Diretrizes e recomendações
“Políticas públicas devem ser construídas com o pé no barro, nas comunidades. A gente tem que acreditar mais na inteligência do nosso povo”. A frase é de Jairo dos Santos, integrante do Movimento dos Trabalhadores Sem-Teto (MTST), que também participou dos debates e contou sua experiência com as cozinhas comunitárias, que servem mais de três mil refeições diariamente em toda Minas Gerais. A experiência apresentada por Jairo, das cozinhas comunitárias, faz parte de uma das diretrizes entregues à PBH no relatório final do GT de Segurança Alimentar. Entre as 15 recomendações apresentadas está a “implantação e manutenção, por iniciativa própria ou em parceria com a sociedade civil, de cozinhas comunitárias nas regiões com menor renda familiar ou menos acesso a alimentos saudáveis”. Segundo Darlane, a PBH já está atenta à essa iniciativa e irá publicar chamamento público para implementação das cozinhas. “Há vários temas sugeridos que não fogem das nossas discussões”, disse a subsecretária. Para Bella, é preciso “atrelar essas cozinhas, como pequenos equipamentos comunitários, aos restaurantes populares”.
Outro tema que teve destaque no relatório e nas discussões desta segunda foi a implementação de um programa de renda mínima permanente em BH. O GT sugere que seja feita a implementação da renda básica permanente “para pessoas em situação de pobreza e extrema pobreza, com prioridade para as famílias chefiadas por mulheres, com vistas à redução das desigualdades de gênero, de raça, cor e etnias, considerando o princípio da equidade”. De acordo com a vereadora Bella Gonçalves, a questão é urgente. “Em dezembro será a última parcela (do auxílio emergencial) e não há previsão para janeiro.
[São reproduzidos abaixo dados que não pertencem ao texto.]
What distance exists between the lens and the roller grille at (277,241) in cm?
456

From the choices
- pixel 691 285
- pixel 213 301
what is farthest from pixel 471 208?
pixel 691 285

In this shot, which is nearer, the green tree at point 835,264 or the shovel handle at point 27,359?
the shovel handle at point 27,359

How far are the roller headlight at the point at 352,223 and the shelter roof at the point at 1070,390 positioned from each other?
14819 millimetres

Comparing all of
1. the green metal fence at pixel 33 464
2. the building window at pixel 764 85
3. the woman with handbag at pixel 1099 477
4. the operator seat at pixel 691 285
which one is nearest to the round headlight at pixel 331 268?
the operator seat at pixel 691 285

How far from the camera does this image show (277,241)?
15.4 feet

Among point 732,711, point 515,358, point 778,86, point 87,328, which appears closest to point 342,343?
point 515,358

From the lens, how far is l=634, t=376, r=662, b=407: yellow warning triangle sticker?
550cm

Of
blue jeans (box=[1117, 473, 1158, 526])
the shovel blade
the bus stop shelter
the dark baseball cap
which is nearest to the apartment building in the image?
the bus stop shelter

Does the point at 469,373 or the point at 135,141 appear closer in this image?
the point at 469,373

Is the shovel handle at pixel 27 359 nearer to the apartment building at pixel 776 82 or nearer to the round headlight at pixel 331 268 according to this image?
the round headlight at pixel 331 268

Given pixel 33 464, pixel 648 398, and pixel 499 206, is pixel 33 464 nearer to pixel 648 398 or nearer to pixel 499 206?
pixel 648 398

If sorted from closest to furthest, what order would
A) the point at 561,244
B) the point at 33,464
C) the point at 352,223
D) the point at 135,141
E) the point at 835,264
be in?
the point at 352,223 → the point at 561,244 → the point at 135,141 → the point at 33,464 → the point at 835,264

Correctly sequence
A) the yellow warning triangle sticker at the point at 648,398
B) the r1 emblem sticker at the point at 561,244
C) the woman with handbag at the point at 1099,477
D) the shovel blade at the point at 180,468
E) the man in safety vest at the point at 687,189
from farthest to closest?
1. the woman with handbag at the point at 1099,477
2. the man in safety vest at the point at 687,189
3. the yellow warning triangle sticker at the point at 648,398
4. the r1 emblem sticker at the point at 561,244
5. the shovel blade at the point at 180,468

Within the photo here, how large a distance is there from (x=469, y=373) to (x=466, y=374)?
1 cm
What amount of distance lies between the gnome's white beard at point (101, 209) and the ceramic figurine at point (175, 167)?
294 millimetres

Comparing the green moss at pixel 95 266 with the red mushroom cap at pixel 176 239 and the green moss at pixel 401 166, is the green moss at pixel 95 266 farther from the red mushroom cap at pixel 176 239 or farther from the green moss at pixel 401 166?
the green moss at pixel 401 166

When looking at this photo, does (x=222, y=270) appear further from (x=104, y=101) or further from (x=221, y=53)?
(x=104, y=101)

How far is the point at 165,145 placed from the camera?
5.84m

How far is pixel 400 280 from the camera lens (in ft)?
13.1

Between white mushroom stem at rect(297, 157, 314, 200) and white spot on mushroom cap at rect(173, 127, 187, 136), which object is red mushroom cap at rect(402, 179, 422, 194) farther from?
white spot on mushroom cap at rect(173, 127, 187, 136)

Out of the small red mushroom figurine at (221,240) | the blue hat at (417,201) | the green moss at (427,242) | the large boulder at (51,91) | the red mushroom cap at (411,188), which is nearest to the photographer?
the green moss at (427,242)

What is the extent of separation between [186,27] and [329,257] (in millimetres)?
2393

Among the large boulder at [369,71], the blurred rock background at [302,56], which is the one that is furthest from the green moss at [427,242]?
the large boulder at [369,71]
Precisamos de uma política continuada como o renda básica municipal”, salientou a vereadora.
Entre as demais recomendações apresentadas no relatório final, como diretrizes para a política de segurança alimentar e nutricional de Belo Horizonte, estão ainda a ampliação da parceria entre o setor público e a sociedade civil no fortalecimento das ações territoriais de solidariedade; o fortalecimento do uso de indicadores do ambiente alimentar a que famílias beneficiárias do Bolsa Família estão expostas; o aprimoramento de métodos de avaliação com indicadores para monitoramento com implementação e efetividade das necessidades locais; a descentralização das feiras; o aumento das compras da agricultura familiar e urbana; e o desenvolvimento de ações intersetoriais que integrem estratégias amplas.
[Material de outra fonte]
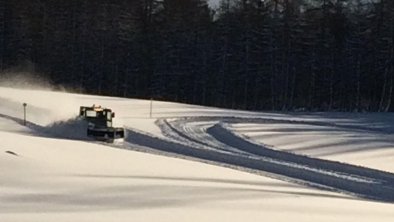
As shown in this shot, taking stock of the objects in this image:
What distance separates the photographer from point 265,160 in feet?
62.5

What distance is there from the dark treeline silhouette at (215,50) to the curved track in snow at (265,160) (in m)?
31.3

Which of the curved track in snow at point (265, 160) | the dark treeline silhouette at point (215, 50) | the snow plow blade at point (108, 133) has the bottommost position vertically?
the curved track in snow at point (265, 160)

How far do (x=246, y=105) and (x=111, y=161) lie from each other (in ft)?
141

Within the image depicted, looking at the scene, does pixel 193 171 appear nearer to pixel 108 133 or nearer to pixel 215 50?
pixel 108 133

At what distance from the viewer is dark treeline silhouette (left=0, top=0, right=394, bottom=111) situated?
190 ft

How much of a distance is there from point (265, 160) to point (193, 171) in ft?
13.8

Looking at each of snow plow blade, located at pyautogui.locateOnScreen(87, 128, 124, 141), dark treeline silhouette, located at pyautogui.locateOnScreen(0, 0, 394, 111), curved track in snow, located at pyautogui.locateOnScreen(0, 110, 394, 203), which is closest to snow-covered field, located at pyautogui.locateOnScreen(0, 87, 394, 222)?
curved track in snow, located at pyautogui.locateOnScreen(0, 110, 394, 203)

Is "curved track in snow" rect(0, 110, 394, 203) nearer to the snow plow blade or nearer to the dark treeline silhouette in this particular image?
the snow plow blade

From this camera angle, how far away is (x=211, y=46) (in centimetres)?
6084

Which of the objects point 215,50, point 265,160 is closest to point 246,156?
point 265,160

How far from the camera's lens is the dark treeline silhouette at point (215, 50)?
5778 cm

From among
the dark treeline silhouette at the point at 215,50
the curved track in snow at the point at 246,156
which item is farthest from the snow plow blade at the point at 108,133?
the dark treeline silhouette at the point at 215,50

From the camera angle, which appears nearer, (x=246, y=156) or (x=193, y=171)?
(x=193, y=171)

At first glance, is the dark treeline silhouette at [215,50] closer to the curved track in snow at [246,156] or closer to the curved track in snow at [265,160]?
the curved track in snow at [246,156]
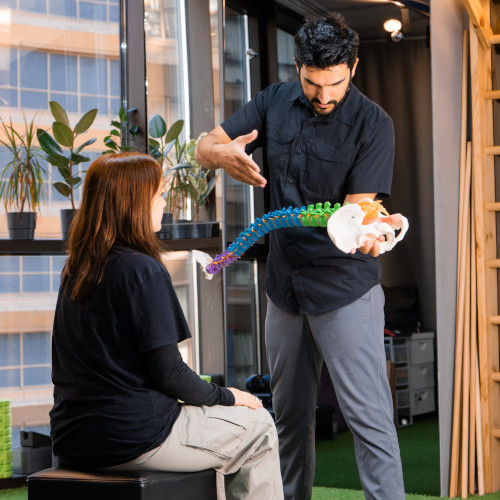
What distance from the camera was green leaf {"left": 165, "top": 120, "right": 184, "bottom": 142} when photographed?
378cm

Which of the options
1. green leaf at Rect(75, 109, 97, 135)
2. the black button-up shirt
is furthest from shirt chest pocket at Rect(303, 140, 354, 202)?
green leaf at Rect(75, 109, 97, 135)

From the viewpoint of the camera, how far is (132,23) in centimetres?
388

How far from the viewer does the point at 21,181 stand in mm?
3564

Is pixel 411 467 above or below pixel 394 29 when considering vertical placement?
below

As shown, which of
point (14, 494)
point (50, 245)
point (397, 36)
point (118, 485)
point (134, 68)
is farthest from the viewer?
point (134, 68)

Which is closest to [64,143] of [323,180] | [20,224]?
[20,224]

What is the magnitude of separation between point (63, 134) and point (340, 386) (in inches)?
77.0

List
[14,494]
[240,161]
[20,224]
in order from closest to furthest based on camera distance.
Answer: [240,161] < [14,494] < [20,224]

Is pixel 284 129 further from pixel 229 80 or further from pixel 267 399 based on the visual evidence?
pixel 267 399

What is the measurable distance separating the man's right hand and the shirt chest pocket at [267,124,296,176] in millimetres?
103

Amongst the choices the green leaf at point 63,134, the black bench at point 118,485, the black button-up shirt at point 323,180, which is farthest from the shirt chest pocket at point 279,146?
the green leaf at point 63,134

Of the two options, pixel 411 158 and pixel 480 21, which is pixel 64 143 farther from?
pixel 480 21

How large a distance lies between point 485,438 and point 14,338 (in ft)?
6.84

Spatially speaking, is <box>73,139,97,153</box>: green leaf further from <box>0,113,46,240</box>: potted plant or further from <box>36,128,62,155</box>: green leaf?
<box>0,113,46,240</box>: potted plant
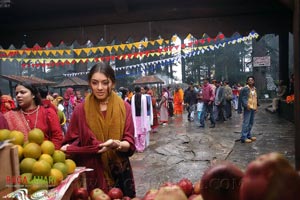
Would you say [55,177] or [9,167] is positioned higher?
[9,167]

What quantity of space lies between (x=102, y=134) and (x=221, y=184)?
1.52m

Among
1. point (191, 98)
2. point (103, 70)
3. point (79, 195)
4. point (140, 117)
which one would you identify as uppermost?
point (103, 70)

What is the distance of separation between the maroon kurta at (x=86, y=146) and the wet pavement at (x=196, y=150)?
8.55ft

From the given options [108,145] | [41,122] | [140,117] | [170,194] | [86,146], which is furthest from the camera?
[140,117]

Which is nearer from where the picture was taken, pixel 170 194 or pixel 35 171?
pixel 170 194

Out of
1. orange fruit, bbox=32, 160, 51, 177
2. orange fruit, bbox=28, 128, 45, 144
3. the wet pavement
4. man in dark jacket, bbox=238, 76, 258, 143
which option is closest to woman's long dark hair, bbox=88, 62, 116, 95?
orange fruit, bbox=28, 128, 45, 144

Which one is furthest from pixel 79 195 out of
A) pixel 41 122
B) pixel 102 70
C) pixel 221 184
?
pixel 41 122

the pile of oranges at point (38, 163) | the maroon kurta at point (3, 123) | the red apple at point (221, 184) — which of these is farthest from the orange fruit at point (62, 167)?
the red apple at point (221, 184)

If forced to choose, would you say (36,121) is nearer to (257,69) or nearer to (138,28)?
(138,28)

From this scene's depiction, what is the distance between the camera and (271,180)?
0.86m

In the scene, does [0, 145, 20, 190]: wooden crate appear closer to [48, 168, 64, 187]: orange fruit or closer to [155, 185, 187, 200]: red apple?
[48, 168, 64, 187]: orange fruit

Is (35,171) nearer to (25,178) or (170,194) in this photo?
(25,178)

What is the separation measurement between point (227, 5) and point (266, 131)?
7.95m

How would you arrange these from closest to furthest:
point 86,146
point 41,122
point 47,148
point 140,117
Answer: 1. point 47,148
2. point 86,146
3. point 41,122
4. point 140,117
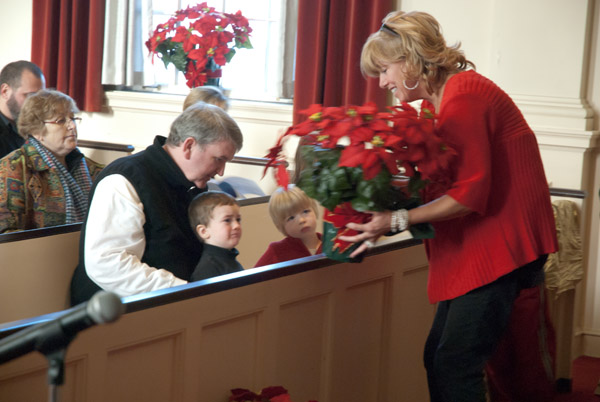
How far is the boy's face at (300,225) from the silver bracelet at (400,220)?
1105mm

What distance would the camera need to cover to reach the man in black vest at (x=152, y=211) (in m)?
2.65

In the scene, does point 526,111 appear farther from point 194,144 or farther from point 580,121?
point 194,144

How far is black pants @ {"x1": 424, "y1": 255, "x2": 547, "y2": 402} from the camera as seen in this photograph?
2289mm

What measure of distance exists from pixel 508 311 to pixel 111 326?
115cm

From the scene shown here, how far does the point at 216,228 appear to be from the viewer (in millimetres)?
2865

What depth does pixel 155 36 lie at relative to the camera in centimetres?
558

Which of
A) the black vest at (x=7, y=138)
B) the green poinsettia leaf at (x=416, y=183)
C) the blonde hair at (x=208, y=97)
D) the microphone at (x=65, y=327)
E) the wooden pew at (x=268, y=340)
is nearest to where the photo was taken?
the microphone at (x=65, y=327)

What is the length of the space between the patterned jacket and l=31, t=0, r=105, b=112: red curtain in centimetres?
256

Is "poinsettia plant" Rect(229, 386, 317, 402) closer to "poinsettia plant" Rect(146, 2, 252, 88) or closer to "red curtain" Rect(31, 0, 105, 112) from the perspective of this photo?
"poinsettia plant" Rect(146, 2, 252, 88)

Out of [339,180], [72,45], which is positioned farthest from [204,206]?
[72,45]

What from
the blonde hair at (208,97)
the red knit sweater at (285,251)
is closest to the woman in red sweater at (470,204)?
the red knit sweater at (285,251)

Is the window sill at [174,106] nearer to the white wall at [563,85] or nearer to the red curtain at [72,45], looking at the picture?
the red curtain at [72,45]

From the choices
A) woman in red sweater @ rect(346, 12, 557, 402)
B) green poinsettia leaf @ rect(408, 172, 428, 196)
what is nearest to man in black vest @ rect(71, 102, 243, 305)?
woman in red sweater @ rect(346, 12, 557, 402)

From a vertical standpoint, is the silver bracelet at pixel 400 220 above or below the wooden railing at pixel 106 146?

O relatório final do Grupo de Trabalho de Políticas de Segurança Alimentar e Nutricional do Município de Belo Horizonte será encaminhado ao prefeito Fuad Noman (PSD); à secretária Municipal de Assistência Social, Segurança Alimentar e Cidadania, Rosilene Rocha; aos conselhos regionais, municipal e estadual de Segurança Alimentar e a outros órgãos do poder público e instituições da sociedade civil. Também estiveram presentes na reunião os vereadores Wilsinho da Tabu (PP) e Pedro Patrus (PT), além de representantes de conselhos e movimentos sociais.